Creative Partnership’s final poster loses this mystique. It tries to retain a connection by switching from sculpture to canvas, but the cracks of paint on the wall carry a much different importance than a human’s face. Here we simply see what might be a window towards another world or time (the “real” girl conversing with the “fake” boy at bottom left). We question what’s happening, but only in a cursory way. Rather than be enveloped by provocation, we realize the draw here is the cast. Do you like those three at right? Then that’s all you need to know.

For a film that takes place on screens displaying the internet, I’m really surprised the only Searching (limited August 24, wide August 31) poster mimics this effect is Russian. P+A is the firm of note and they do a wonderful job filling the frame as if it was a cracked smart phone. It looks good too. These types of modern trompe l’oeil often can’t help looking fake whether from too much glass spidering or too crisp text unbelievably positioned beneath it. Yet this one feels tactile and personal. If the image resembled a newsfeed media photo rather than live aftermath of a voyeur, it’d be perfect. By comparison with its English-language siblings, however, it already is.

What’s even going on with Art Machine’s teaser? Why are the letters spaced like that? None are on their actual “key” so the placement seems arbitrary at best. I guess it could be relevant to the film somehow, but all I know now is that it’s difficult to parse and definitely not worth the effort.

Then you have P+A delivering the blandest sheet I can think of for the subject matter. John Cho looks like anyone on his/her phone: intensely contemplative. I don’t see any worry despite the multiple signs of potential tragedy superimposed behind him that we assume to be moving across his screen. And then you just put the title in a common sans serif? With all the electronic noise and lines you don’t try and make it tech savvy like the Russian with its strip of yellow interference jogging off-center?
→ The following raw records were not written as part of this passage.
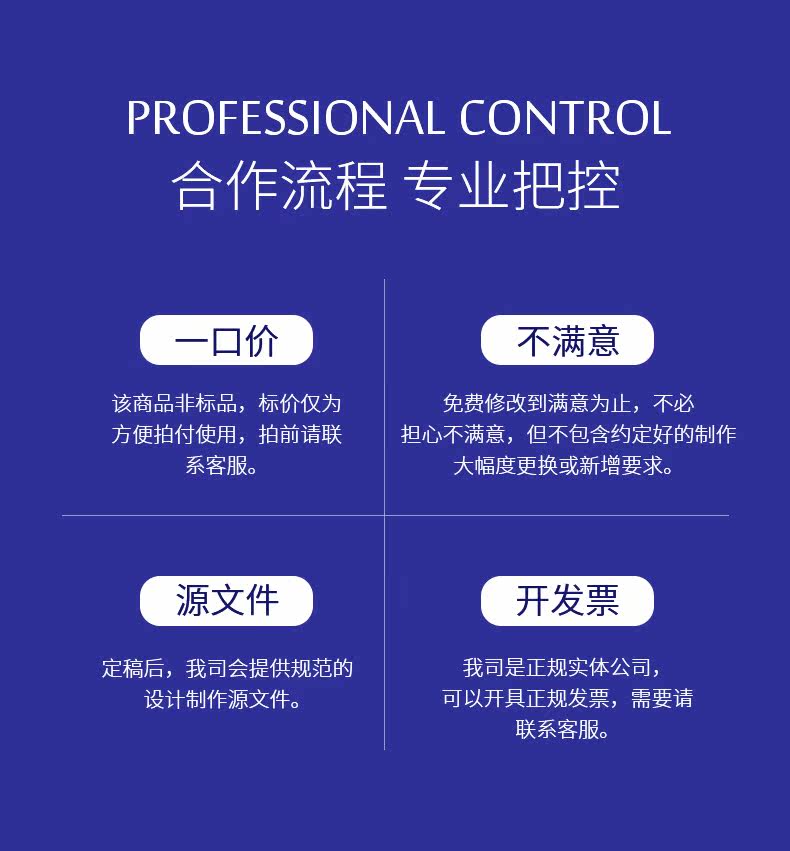 PROFESSIONAL CONTROL
合作流程 专业把控

一口价

该商品非标品，标价仅为方便拍付使用，拍前请联系客服。

不满意

免费修改到满意为止，不必担心不满意，但不包含约定好的制作大幅度更换或新增要求。

源文件

定稿后，我司会提供规范的设计制作源文件。

开发票

我司是正规实体公司，可以开具正规发票，需要请联系客服。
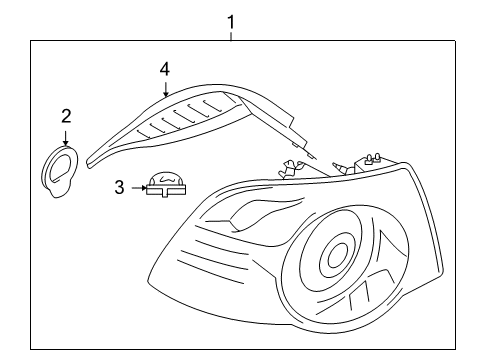 1
4
2
3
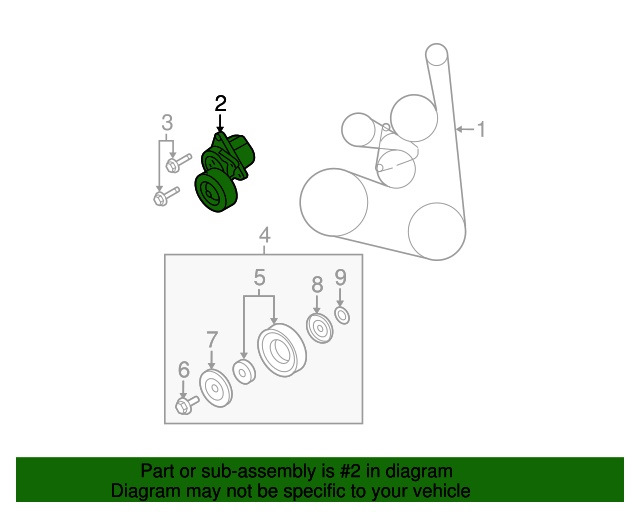 2
3
1
4
5
8
9
7
6

Part or sub-assembly is #2 in diagram
Diagram may not be specific to your vehicle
I can only imagine the studio hands were all over this one since we know the firm is capable of much better.

Gravillis Inc. has no problem delivering exactly what its film is supplying when it comes to Spike Lee’s BlackkKlansman (limited August 10). This true story is about a black cop who poses on the phone as a white supremacist to infiltrate the Ku Klux Klan—a wild juxtaposition that’s presented on the page for all to see thanks to John David Washington donning the hood. And if his skin color against that wardrobe wasn’t enough to captivate, they have him holding an afro pick in one hand and a clenched fist as the other. How you could ever walk by without doing a double take on your first pass is beyond me.

The firm also provides us a sheet with Washington unencumbered by his KKK disguise. It’s pretty boring with a black and white American flag tripling its stripes as windows to his image and … prison bars? I’m not entirely sure what the inconsistent layering of photo and graphic is meant to conjure, but it’s definitely not as memorable as their other. And if you’re going to keep two lines of text inside their stripes, why throw everything else off by enlarging the others to two different sizes so as not to adhere to theirs? It looks like a draft of an idea that they couldn’t quite pull off. But the studio green-lit it anyway.

It is still a step up from the third iteration of waxy figures cropped off the edges with a distressed white triangle between them. If you’re going to distill the KKK motif to a geometric symbol, why are the actors so weirdly hyper-real? This clash is simply distracting and more confirmation that the first truly is truly great. When something is that iconic, anything else merely half-heartedly fills out a quota with the knowledge it will never be beat.

And that leaves us with the poster that’s far and away the best of the month: The Boland Design Company’s We the Animals (limited August 17). What a beautiful piece it is.

In an era of superior technology and polished graphics, this advert goes old school to draw right on top of its image. First they had to expertly crop the scene to give the little boy in the foreground the space for his scream to be given shape while his two brothers run away in the distance. Second they had to scribble in crayon the fire spewed out in a deafening roar. Third is the title filling out the frame without any need to fit nicely in what has become a ready-made quotation bubble.

They could have easily picked a font to adequately approach the look they’ve cultivated and yet they did it by hand anyway. Look at the “invisible” lines showing how each “E” was constructed in haste and the imperfect “As” proving every letter to be of-the-moment and off-the-cuff. Add the director and author’s names at the bottom right in the same handwriting and the whole becomes its own art project seemingly untouched by computers. It’s a one-of-a-kind original animated by our imaginations, presuming the artist covered every square of negative with these flames of youth. It crackles in constant flux, increasing in size until deflating back to nothing as the boy closes his mouth and begins his pursuit.

What is your favorite August release poster? What could have used a rework?